ENTRIES SHOWN:

--- --- ---

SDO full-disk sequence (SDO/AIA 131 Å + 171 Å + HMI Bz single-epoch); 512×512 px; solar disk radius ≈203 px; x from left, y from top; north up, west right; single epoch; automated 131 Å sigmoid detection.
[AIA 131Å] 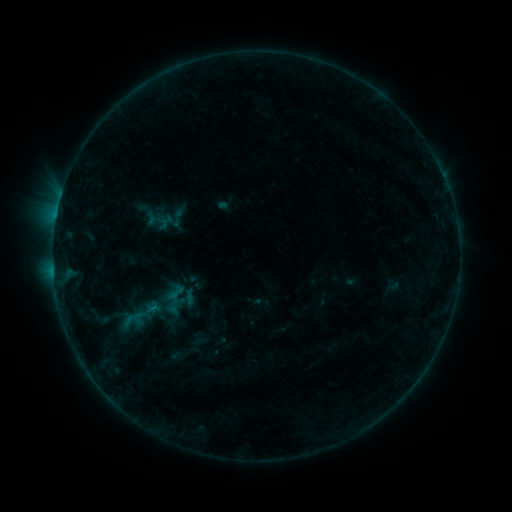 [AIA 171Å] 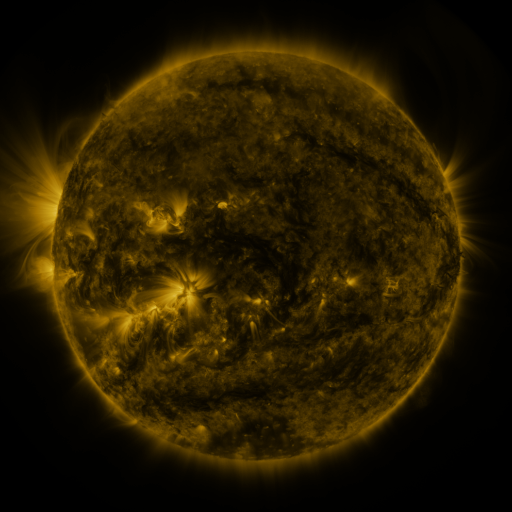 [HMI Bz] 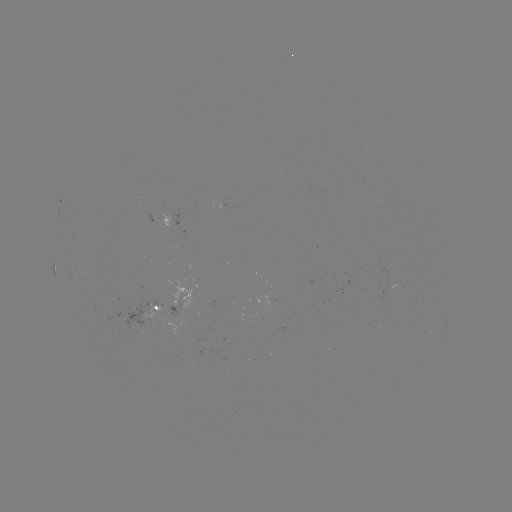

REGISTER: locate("sigmoid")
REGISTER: (177, 218)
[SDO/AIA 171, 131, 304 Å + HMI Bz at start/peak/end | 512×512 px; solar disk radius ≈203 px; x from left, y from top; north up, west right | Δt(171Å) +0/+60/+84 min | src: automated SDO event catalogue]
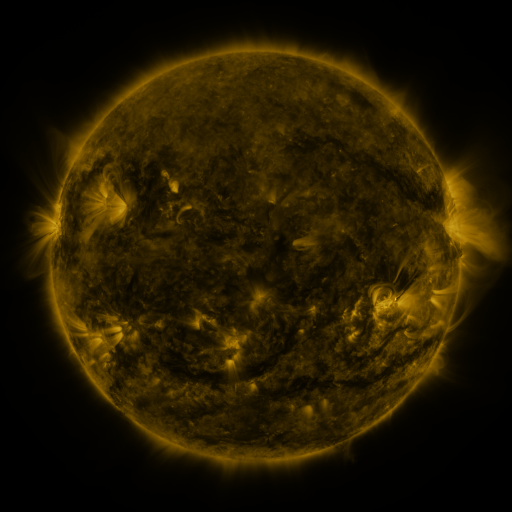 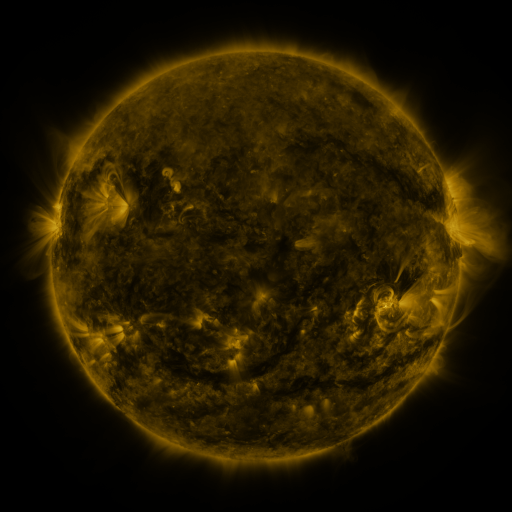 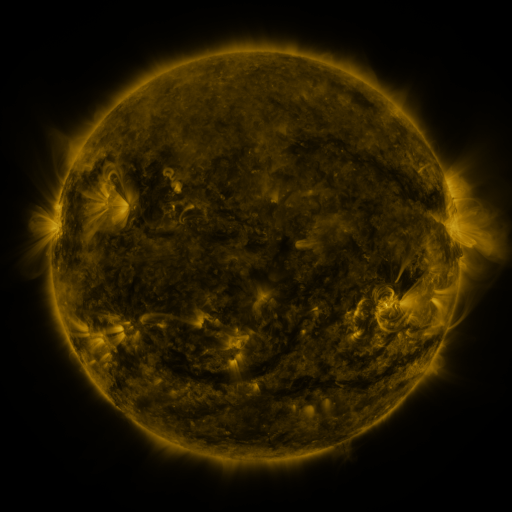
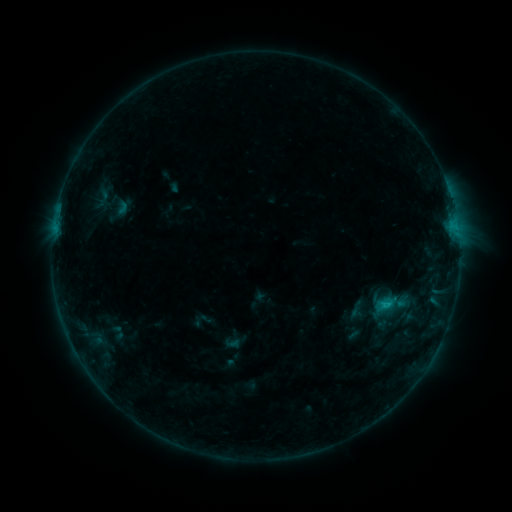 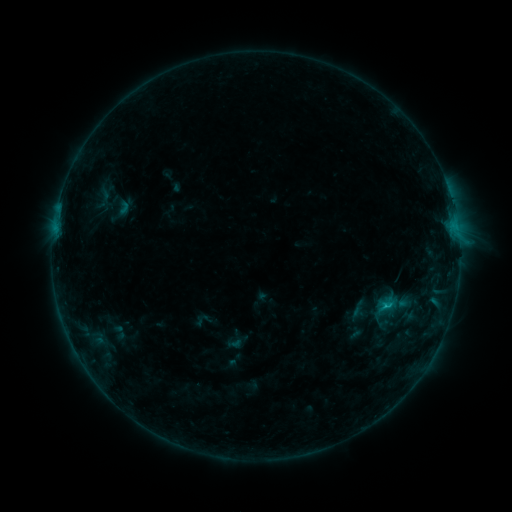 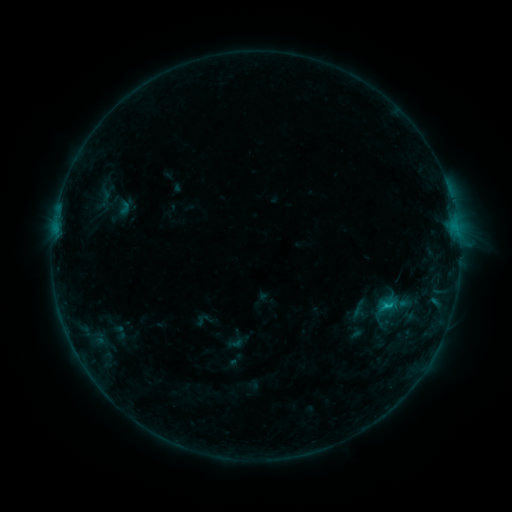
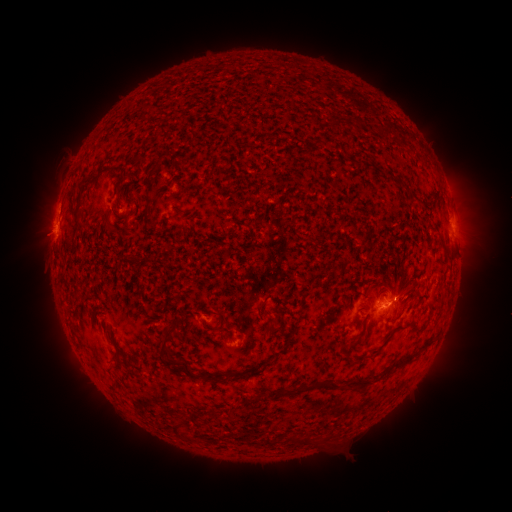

--- --- ---

Pull out each line of the listing that contains the string "right", and reproduce those lines in full.

SDO full-disk sequence (SDO/AIA 131 Å + 171 Å + HMI Bz single-epoch); 512×512 px; solar disk radius ≈203 px; x from left, y from top; north up, west right; single epoch; automated 131 Å sigmoid detection.
[SDO/AIA 171, 131, 304 Å + HMI Bz at start/peak/end | 512×512 px; solar disk radius ≈203 px; x from left, y from top; north up, west right | Δt(171Å) +0/+60/+84 min | src: automated SDO event catalogue]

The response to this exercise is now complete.